EXERCISE OBJECTIVE:
In the listing below, locate the line containing "scientific name: Aves"; reproduce that line and all lines that follow it, unchanged.

EXCERPTED DATA:
-------
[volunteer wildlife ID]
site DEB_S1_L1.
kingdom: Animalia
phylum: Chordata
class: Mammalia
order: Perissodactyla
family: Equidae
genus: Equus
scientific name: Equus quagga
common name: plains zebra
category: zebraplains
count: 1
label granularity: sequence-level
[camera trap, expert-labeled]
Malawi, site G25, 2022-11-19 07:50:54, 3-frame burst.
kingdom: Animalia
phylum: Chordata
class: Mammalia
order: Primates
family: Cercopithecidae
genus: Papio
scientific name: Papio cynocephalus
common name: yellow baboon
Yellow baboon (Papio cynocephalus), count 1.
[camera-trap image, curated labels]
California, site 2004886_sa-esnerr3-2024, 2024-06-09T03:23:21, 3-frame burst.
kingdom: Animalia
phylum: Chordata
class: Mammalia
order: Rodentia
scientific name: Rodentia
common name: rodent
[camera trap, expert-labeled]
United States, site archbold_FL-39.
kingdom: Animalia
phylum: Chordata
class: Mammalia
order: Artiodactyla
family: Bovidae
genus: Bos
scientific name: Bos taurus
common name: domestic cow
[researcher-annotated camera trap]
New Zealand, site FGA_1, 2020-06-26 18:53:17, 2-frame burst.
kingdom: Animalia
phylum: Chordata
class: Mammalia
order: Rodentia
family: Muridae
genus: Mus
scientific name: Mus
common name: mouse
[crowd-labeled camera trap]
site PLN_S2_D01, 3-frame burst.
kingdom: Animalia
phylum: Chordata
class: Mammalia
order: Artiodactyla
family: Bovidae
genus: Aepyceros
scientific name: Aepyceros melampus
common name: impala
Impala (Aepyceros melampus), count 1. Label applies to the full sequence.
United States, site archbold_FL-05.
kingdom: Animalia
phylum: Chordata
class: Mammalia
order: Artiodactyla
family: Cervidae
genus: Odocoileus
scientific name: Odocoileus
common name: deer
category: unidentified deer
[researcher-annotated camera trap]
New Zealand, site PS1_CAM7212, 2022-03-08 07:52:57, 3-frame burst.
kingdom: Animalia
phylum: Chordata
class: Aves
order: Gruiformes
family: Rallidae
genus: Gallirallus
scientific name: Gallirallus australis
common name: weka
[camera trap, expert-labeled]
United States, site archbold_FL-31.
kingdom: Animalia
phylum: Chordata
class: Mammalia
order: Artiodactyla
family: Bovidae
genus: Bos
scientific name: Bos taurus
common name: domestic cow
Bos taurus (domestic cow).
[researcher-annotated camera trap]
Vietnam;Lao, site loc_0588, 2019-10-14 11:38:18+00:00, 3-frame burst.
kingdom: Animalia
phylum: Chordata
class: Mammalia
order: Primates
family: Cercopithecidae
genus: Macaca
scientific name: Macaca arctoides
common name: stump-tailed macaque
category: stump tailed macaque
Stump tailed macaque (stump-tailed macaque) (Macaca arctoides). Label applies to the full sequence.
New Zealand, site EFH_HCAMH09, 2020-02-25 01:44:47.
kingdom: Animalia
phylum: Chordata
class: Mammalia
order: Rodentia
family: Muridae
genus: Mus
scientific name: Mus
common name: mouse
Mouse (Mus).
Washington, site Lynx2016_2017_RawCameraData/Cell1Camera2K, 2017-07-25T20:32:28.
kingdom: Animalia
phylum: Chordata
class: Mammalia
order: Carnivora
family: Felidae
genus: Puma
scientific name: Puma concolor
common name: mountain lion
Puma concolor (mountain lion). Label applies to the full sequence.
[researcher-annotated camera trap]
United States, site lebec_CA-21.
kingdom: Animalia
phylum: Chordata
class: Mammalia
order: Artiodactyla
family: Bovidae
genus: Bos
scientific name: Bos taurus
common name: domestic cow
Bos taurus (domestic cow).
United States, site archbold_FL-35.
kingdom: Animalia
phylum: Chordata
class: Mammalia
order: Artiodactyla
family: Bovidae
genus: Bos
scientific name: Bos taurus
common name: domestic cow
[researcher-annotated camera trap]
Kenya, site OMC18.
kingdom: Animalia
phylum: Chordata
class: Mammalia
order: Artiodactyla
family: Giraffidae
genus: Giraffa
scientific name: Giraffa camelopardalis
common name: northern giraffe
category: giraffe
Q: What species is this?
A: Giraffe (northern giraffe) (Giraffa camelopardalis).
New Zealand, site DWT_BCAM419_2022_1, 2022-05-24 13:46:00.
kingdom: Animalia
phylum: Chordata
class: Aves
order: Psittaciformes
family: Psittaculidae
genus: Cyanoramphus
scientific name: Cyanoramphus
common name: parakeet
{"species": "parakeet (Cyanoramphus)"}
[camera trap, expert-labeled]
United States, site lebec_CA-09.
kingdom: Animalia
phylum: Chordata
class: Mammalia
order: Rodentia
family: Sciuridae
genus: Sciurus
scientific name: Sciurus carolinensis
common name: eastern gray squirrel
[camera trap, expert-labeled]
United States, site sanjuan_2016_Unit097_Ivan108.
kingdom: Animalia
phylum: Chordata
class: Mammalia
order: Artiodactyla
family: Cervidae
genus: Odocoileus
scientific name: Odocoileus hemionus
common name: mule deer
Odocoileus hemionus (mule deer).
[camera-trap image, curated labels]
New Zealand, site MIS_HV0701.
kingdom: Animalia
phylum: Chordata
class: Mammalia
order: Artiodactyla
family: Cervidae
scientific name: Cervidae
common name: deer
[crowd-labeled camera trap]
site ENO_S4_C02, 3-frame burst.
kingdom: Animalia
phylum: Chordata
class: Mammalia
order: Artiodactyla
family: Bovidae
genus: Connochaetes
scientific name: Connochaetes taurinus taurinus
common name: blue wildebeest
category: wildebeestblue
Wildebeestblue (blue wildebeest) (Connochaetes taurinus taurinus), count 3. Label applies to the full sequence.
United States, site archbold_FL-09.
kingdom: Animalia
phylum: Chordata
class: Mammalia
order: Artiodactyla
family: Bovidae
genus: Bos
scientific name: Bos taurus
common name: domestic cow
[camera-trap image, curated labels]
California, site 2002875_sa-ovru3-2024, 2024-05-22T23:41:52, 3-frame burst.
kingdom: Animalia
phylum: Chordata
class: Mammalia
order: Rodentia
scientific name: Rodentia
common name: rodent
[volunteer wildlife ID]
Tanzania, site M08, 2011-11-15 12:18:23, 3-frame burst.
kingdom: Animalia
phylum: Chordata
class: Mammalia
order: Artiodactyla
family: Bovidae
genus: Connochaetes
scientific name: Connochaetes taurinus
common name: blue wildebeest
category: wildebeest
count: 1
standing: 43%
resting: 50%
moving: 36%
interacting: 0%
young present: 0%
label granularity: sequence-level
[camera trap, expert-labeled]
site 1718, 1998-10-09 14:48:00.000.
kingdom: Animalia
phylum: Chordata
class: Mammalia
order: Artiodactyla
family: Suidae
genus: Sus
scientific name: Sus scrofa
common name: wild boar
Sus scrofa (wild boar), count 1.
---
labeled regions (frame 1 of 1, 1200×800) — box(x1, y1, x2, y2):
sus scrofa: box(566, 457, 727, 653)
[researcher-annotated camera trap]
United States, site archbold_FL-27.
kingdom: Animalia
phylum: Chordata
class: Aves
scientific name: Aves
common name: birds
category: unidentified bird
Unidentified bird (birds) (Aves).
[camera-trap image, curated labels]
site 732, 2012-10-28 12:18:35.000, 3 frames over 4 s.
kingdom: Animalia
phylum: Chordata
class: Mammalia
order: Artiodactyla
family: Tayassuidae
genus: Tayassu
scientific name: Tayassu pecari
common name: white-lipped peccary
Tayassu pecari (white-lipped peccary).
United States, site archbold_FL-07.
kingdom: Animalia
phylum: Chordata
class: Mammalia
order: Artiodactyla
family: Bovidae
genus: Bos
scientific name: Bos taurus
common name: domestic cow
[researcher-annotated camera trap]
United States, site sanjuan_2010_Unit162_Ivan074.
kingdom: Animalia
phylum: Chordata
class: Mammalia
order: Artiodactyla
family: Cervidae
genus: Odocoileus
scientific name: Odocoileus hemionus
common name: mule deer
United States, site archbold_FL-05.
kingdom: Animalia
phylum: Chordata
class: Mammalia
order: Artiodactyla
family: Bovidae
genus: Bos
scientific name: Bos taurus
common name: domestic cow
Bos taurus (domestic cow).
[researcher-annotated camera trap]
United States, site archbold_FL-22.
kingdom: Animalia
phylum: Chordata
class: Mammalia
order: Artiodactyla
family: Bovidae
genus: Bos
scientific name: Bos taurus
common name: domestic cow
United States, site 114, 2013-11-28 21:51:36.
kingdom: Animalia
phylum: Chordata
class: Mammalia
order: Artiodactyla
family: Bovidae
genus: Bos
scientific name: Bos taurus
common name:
-------
RESULT OF THIS TASK:
scientific name: Aves
common name: birds
category: unidentified bird
Unidentified bird (birds) (Aves).
[camera-trap image, curated labels]
site 732, 2012-10-28 12:18:35.000, 3 frames over 4 s.
kingdom: Animalia
phylum: Chordata
class: Mammalia
order: Artiodactyla
family: Tayassuidae
genus: Tayassu
scientific name: Tayassu pecari
common name: white-lipped peccary
Tayassu pecari (white-lipped peccary).
United States, site archbold_FL-07.
kingdom: Animalia
phylum: Chordata
class: Mammalia
order: Artiodactyla
family: Bovidae
genus: Bos
scientific name: Bos taurus
common name: domestic cow
[researcher-annotated camera trap]
United States, site sanjuan_2010_Unit162_Ivan074.
kingdom: Animalia
phylum: Chordata
class: Mammalia
order: Artiodactyla
family: Cervidae
genus: Odocoileus
scientific name: Odocoileus hemionus
common name: mule deer
United States, site archbold_FL-05.
kingdom: Animalia
phylum: Chordata
class: Mammalia
order: Artiodactyla
family: Bovidae
genus: Bos
scientific name: Bos taurus
common name: domestic cow
Bos taurus (domestic cow).
[researcher-annotated camera trap]
United States, site archbold_FL-22.
kingdom: Animalia
phylum: Chordata
class: Mammalia
order: Artiodactyla
family: Bovidae
genus: Bos
scientific name: Bos taurus
common name: domestic cow
United States, site 114, 2013-11-28 21:51:36.
kingdom: Animalia
phylum: Chordata
class: Mammalia
order: Artiodactyla
family: Bovidae
genus: Bos
scientific name: Bos taurus
common name:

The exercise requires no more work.